An open API service indexing awesome lists of open source software.

https://github.com/cleverdevil/healthlake

Web service for ingesting Apple HealthKit data into an S3-backed data lake and making it accessible.
https://github.com/cleverdevil/healthlake

Last synced: 11 months ago
JSON representation

Web service for ingesting Apple HealthKit data into an S3-backed data lake and making it accessible.

Awesome Lists containing this project

README

          

Health Lake
===========

Health Lake is a work-in-progress web service that makes it possible to ingest
Apple HealthKit data into an Amazon S3 bucket, ready to be used as a queryable
data lake. The web service is dependent on an iOS app in the Apple App Store
called [Health Auto Export](https://apps.apple.com/us/app/health-auto-export-json-csv/id1115567069),
so you'll need to download, install, and configure it to use this service.

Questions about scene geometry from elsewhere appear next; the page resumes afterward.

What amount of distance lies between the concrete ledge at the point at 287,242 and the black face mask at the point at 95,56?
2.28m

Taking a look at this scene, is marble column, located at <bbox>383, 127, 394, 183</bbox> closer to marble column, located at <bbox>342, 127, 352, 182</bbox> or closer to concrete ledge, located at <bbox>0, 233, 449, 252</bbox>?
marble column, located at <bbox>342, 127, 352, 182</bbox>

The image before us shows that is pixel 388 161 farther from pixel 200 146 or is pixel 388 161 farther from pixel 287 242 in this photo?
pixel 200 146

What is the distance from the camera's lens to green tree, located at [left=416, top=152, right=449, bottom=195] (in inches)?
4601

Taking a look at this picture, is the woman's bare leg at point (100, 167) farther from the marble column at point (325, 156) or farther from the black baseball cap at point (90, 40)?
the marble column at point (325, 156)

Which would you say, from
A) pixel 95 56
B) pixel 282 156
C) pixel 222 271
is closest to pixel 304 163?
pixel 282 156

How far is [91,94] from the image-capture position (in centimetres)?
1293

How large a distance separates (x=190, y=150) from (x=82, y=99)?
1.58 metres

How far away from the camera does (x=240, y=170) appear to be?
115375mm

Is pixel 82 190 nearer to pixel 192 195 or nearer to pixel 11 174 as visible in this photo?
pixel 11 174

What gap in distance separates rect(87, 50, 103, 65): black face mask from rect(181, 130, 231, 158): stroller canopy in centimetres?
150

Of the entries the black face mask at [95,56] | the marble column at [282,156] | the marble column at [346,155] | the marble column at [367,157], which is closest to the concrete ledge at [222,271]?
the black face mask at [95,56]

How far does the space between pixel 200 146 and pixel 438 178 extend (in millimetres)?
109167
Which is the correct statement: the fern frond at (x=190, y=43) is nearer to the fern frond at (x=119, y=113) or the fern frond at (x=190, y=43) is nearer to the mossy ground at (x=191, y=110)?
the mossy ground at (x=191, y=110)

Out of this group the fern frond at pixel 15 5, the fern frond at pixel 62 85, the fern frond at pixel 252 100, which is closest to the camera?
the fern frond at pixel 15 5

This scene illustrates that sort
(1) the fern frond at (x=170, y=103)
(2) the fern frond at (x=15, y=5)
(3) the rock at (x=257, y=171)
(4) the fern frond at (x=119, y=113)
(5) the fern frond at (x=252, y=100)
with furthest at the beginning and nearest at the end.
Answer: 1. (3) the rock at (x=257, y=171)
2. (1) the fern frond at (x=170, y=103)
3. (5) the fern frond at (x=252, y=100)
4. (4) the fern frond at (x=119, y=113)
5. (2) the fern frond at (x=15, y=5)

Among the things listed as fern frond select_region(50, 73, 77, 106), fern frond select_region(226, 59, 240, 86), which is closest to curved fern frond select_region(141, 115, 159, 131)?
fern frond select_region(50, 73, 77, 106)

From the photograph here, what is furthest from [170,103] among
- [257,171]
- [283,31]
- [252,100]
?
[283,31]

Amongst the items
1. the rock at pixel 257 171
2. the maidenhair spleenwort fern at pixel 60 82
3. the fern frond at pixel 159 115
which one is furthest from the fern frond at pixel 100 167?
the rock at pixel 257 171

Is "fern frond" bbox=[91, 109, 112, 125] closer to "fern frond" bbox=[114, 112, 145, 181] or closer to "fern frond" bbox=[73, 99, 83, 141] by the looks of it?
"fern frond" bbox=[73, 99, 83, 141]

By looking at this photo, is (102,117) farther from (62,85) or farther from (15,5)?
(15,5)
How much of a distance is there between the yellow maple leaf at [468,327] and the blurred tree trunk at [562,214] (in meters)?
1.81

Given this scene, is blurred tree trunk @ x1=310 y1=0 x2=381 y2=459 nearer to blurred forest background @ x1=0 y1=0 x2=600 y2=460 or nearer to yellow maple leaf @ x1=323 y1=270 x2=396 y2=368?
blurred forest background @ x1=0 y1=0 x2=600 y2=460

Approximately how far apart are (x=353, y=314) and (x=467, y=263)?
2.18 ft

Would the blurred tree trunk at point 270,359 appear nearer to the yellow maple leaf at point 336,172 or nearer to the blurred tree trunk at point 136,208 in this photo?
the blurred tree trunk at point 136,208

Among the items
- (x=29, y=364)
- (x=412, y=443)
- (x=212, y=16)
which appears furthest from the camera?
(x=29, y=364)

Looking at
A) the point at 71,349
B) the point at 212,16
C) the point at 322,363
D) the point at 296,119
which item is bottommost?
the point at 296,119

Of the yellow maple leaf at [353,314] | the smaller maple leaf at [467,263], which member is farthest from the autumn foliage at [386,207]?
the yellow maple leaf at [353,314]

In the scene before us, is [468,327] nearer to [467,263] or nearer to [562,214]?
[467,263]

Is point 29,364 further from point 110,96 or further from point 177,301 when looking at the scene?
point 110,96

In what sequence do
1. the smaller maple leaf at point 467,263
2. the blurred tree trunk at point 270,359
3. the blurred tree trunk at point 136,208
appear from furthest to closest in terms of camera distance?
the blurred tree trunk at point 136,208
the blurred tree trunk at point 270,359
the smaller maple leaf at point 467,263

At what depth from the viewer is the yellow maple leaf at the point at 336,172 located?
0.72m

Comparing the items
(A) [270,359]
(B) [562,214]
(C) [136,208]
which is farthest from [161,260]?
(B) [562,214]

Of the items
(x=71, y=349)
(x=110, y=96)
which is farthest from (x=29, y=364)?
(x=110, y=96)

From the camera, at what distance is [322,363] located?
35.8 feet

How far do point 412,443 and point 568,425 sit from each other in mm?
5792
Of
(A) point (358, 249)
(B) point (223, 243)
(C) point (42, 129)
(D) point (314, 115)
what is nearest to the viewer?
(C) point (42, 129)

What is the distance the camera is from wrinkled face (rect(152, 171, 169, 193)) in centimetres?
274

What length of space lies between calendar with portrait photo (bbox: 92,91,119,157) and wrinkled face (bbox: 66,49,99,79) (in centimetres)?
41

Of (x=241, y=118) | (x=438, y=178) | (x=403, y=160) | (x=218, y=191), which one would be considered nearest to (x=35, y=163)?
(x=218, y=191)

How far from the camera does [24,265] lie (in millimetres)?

It is already in use by me for [my website](https://cleverdevil.io/health), but
there are some bits and pieces that are configured in my AWS environment,
including setting up tables and views in AWS Glue that enable the service to
query the data set using Athena. If there is enough interest, I may put together
some IaC templates (CloudFormation or Terraform) that can be used to do a more
complete deployment.

Feel free to look at the code, ask questions, and provide feedback!

On Usage
--------

As mentioned above, this is a work-in-progress, and some bits and pieces for the
complete project aren't included, but here is a quick summary of how I
use/deploy the web service.

Install the [serverless framework](https://serverless.com) and then copy the
sample configuration files to "real" ones. Notably, you'll need to have a file
called `conf.py` for configuring the web service and `serverless.yml` which is
used by the serverless framework to do the full deployment of the service to
Lambda with the appropriate API Gateway configuration and IAM settings to ensure
the function has access to S3, Athena, and Glue.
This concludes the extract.